--- START OF PAGE EXCERPT ---

I am only 2 weeks into the learning how to code and actually learning c#. What you talking about and showing looks great and fun but it's to much for my brain is right now. Your videos are cool and very informative but just to advanced or geared to seasoned coders. But nice videos, one day I'll fully understand all the things you explain in your vids.
This is super interesting! I never learned about "spans" in any school, I don't even know what it is! I will eventually google it but could you elaborate quickly in case my laziness gets the better of me? 😅Thanks!
Calling it before watching the video: CollectionsMarshal.AsSpan() Edit: Called it. I would've also liked to see a benchmark which uses the list cast to an IEnumerable, then the IEnumerator would be an interface variable instead of a stack struct which would slow things down because of dynamic dispatch.
@@nickchapsas Oh yeah I didn't have time to watch the whole video from start to finish, I used UA-cam's 10 second skips to go through the most relevant parts, but only after I made the comment :D Nice vid for sure
as per the video, The collectionmarshal provides details that the list should not be modified when iterating as span. So it makes sense to NOT have it as default bcoz lots of use cases requires iterating through a list and possibly updating the data in the list .. consumers of the list should have the flexibility to choose what they want to do with the list whilst enumerating over it. pls correct me if i am wrong
Because the span might point to the old version of the backing array when the list needs to resize its capacity when adding more items. At this point when the list is updated, only the new backing array is affected. The span is unaware of this because it’s still pointing to the old one. You’d also have to reassign the span to point to the current backing array to counter this, but the list may be updated at anytime and anywhere else.
I will give you a little tip, on the List as Span method you can actually use it to modify the items with ref, like: var listSpan = CollectionsMarshal.AsSpan(list); foreach(ref var item in listSpan) { // You can modify 'item' here even if it is a struct }
@@nickchapsas No, if they are structs you will surely need ref, and if you want to "modify" immutable records too. Think in things like: foreach(ref var itemStats in item.Stats) { itemStats = itemStats with { Speed = 10 }; } You cannot do anything like that without refs.
I did not expect to wake up this morning and be surprised by a genuinely faster way to iterate a list, one of the most common tasks in software development.
How much time did you train to talk so fast and clearly at the end of the video? I really thought that I knew how to iterate... thanks for always taking our code to the next level
I'm pretty surprised, so they optimised out the allocation of the foreach enumerator? And somehow also eliminated the overhead of its constant 'version' checks (to stop changes mid iteration)? I wonder if this is a consequence of that 'sealed' keyword you mentioned the other day, or if other work also went into it
I have a question regarding the iteration with span. Is it ok to modify the objects in the array as long as I don’t add or remove? Eg changing or updating a property? Thanks in advance
Hello! At my job, we had an ague with colleagues what is better if you need to represent a collection in your DTO: List or Array. I think array is better. I had my own bunch of arguments about this, but would love to listen to your opinion about this question. Is there any chance you will make a video with close topic?

--- END OF PAGE EXCERPT ---
--- START OF DATA SHOWN ---

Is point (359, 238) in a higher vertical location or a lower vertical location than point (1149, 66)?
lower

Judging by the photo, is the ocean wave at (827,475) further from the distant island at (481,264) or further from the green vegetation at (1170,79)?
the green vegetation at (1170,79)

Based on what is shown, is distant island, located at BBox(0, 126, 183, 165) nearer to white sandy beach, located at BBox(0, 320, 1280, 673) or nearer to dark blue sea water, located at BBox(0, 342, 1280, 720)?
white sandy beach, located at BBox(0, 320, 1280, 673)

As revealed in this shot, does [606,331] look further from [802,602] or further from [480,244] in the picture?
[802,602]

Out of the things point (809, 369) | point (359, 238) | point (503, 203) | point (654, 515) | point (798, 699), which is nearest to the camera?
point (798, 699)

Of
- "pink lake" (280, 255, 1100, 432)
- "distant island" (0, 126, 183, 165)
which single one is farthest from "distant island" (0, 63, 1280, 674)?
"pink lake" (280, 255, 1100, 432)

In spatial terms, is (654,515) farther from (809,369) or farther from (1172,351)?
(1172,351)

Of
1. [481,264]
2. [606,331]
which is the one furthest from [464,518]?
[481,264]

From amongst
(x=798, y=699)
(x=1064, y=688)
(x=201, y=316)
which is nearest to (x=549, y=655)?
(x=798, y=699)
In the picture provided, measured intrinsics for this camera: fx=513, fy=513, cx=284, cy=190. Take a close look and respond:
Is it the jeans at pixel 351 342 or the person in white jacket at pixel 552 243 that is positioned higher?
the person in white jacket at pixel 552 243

--- END OF DATA SHOWN ---
--- START OF DATA SHOWN ---

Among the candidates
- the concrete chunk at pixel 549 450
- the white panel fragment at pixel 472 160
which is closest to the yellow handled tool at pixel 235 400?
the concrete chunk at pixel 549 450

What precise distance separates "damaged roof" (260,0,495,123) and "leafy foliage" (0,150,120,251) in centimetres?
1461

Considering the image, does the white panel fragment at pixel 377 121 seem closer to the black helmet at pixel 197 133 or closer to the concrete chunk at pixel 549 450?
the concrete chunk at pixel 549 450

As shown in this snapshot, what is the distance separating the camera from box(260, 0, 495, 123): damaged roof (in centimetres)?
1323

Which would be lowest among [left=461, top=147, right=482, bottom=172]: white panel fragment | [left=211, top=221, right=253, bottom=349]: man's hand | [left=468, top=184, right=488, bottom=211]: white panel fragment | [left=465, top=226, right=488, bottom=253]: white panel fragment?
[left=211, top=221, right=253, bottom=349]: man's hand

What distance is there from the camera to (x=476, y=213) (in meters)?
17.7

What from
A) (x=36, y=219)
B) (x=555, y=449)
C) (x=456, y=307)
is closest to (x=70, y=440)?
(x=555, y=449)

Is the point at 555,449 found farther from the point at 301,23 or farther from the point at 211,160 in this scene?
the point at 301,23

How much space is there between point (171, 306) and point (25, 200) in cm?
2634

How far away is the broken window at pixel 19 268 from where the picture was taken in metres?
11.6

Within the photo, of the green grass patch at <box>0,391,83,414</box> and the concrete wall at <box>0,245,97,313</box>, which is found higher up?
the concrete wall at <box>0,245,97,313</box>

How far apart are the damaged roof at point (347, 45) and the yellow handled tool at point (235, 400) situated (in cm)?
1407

--- END OF DATA SHOWN ---

### DIRECTIVES
**A.** Answer these questions about the comments on list iteration:
(i) How long has the first commenter been learning to code?
(ii) Which method did one commenter predict before watching the video?
(iii) Which two options did the colleagues argue over for representing a collection in a DTO?
**B.** Extract every line of the listing that contains the string "right", treating case as significant.

### RESULTS FOR THE EXERCISE
**A.**
(i) 2 weeks
(ii) CollectionsMarshal.AsSpan()
(iii) List or Array

**B.**
Which would be lowest among [left=461, top=147, right=482, bottom=172]: white panel fragment | [left=211, top=221, right=253, bottom=349]: man's hand | [left=468, top=184, right=488, bottom=211]: white panel fragment | [left=465, top=226, right=488, bottom=253]: white panel fragment?
[left=211, top=221, right=253, bottom=349]: man's hand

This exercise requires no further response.